═══ SOURCE DATA ═══
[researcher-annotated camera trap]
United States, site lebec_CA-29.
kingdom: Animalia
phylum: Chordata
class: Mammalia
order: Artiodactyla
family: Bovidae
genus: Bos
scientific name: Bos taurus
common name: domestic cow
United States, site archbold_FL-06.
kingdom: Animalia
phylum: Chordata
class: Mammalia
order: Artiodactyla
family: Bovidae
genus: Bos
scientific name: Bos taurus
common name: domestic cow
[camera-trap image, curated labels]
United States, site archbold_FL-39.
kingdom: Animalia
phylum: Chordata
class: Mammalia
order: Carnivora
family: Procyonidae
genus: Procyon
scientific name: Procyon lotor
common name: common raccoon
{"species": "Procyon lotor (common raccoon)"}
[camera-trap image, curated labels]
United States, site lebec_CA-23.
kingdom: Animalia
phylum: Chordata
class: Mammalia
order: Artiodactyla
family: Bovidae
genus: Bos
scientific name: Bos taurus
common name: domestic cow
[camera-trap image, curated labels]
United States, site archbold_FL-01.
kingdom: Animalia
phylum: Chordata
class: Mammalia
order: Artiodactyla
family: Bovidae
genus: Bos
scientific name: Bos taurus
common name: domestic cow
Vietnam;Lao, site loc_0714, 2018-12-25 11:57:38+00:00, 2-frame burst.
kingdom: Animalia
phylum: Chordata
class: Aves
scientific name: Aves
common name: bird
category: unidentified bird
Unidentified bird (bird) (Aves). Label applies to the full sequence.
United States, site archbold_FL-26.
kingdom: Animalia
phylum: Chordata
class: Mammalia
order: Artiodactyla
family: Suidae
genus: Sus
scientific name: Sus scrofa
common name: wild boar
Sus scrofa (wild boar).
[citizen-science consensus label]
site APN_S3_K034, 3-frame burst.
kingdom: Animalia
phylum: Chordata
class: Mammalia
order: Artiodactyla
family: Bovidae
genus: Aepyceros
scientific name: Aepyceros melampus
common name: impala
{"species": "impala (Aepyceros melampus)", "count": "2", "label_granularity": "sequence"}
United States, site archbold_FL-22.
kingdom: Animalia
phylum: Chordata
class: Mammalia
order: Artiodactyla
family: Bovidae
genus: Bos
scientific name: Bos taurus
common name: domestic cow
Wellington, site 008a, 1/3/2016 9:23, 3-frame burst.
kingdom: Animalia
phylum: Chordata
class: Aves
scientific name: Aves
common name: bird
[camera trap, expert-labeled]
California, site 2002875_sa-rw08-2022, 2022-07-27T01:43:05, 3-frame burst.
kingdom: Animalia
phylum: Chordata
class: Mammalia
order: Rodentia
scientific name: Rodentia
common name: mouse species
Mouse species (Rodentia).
═══
▸ TASK TO CARRY OUT
For the entries shown above, tally every line containing the word "melampus". Report the tally and nothing else.

▸ RESULT FOR THIS TASK
2